12.20.2010

Baked French Toast Casserole

I am a big fan of overnight casseroles for Christmas morning breakfast. I shared our overnight Sausage Breakfast Casserole last year. That is the recipe I've made for about 4 Christmas mornings now for my family. I love that I mix it up the night before, throw it in the fridge, then pop it in the oven while we open gifts and its ready to eat when we are! I got my sausage ready for it yesterday! Recently, though, I've been experimenting with a few overnight Baked French Toast casseroles. So I thought I'd share so you have another idea option--not just for Christmas, but anytime! As with a lot of my recipes, they are pretty forgiving and can totally handle variations and such depending on what you have available or what your tastes are! I'll share a few ideas at the bottom. This recipe is kind of a bunch of mixing and matching from a couple different recipes and things we just thought we'd like better.

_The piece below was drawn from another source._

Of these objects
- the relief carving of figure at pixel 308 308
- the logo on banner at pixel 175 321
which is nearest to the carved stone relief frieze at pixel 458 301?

Baked French Toast Casserole
1 loaf crusty French Bread
8 eggs
2 cups whole milk
1/2 cup whipping cream (you could sub evaporated milk, half and half, or maybe even regular milk)
1/2 cup sugar
3 tsp vanilla

Crumble Topping: 
1/2 cup flour
1/2 cup sugar
1 tsp cinnamon
1/3 cup butter


Grease a 9x13 pan. Cut bread into large cubes and evenly distribute in the pan. Mix together eggs, milk, cream, sugar, and vanilla. Pour evenly over bread.


Stir around a bit to make sure and coat all the bread. Cover tightly and store in the fridge several hours or overnight. In a separate bowl, mix together flour, sugar, and cinnamon for topping. Cut in butter until uniform--will be coarse. Store in the fridge until needed.


When you're ready to bake the casserole, preheat the oven to 350F (180C). Remove casserole from fridge and sprinkle crumble topping over it.


Bake for 45 minutes to 1 hour (this depends if you want a softer or firmer texture). Can serve with syrup for drizzling over top, but it is plenty sweet without it, too! This recipe easily halves to make an 8x8 pan (as seen in my pictures!).

Variation Ideas (I've tried all of them!):

  • Substitute brown sugar for regular in the crumble topping.
  • Substitute maple syrup or honey (1/4 cup) for the sugar in the egg mixture. 
  • Consider leaving off the crumb topping and serving with fresh fruit and maple syrup.
  • Cube 8 oz of cream cheese and mix in with the bread cubes.